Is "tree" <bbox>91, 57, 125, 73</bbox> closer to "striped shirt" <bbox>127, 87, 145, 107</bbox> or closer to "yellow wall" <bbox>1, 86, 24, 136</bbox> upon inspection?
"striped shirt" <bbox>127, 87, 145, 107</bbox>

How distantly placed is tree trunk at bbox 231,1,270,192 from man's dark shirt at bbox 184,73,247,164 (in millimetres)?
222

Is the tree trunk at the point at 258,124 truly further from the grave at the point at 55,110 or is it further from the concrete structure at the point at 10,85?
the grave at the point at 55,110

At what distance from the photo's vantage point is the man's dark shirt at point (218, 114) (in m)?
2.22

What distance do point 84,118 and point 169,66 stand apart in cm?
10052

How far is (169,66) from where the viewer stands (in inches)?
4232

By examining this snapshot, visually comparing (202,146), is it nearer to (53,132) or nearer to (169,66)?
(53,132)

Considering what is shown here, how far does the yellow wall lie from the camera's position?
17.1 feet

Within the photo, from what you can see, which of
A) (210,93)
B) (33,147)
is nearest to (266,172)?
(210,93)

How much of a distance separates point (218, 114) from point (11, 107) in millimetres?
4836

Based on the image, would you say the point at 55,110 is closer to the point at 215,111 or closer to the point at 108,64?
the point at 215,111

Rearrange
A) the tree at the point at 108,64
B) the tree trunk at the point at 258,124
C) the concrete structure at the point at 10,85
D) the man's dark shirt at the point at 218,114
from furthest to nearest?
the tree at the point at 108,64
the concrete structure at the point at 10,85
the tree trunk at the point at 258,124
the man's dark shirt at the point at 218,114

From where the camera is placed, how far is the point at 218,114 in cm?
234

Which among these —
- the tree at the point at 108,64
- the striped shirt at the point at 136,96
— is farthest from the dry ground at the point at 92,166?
::::::
**SET TASK**:
Return all of the entries exactly as written.

**THE SOLUTION**:
Is "tree" <bbox>91, 57, 125, 73</bbox> closer to "striped shirt" <bbox>127, 87, 145, 107</bbox> or closer to "yellow wall" <bbox>1, 86, 24, 136</bbox> upon inspection?
"striped shirt" <bbox>127, 87, 145, 107</bbox>

How distantly placed is tree trunk at bbox 231,1,270,192 from man's dark shirt at bbox 184,73,247,164 (in millimetres)?
222

Is the tree trunk at the point at 258,124 truly further from the grave at the point at 55,110 or is it further from the concrete structure at the point at 10,85?
the grave at the point at 55,110

At what distance from the photo's vantage point is the man's dark shirt at point (218, 114) (in m)?
2.22

What distance do point 84,118 and point 169,66 stand apart in cm?
10052

How far is (169,66) from where the viewer stands (in inches)?
4232

By examining this snapshot, visually comparing (202,146), is it nearer to (53,132) or nearer to (169,66)?
(53,132)

Considering what is shown here, how far does the yellow wall lie from the camera's position?
17.1 feet

Within the photo, from what you can see, which of
A) (210,93)
B) (33,147)
is nearest to (266,172)?
(210,93)

How much of a distance separates point (218, 114) from point (11, 107) in millimetres?
4836

Based on the image, would you say the point at 55,110 is closer to the point at 215,111 or closer to the point at 108,64?
the point at 215,111

Rearrange
A) the tree at the point at 108,64
B) the tree trunk at the point at 258,124
C) the concrete structure at the point at 10,85
D) the man's dark shirt at the point at 218,114
from furthest to nearest?
the tree at the point at 108,64
the concrete structure at the point at 10,85
the tree trunk at the point at 258,124
the man's dark shirt at the point at 218,114

From where the camera is placed, how far is the point at 218,114 in cm?
234

Which among these —
- the tree at the point at 108,64
- the striped shirt at the point at 136,96
— is farthest from the dry ground at the point at 92,166?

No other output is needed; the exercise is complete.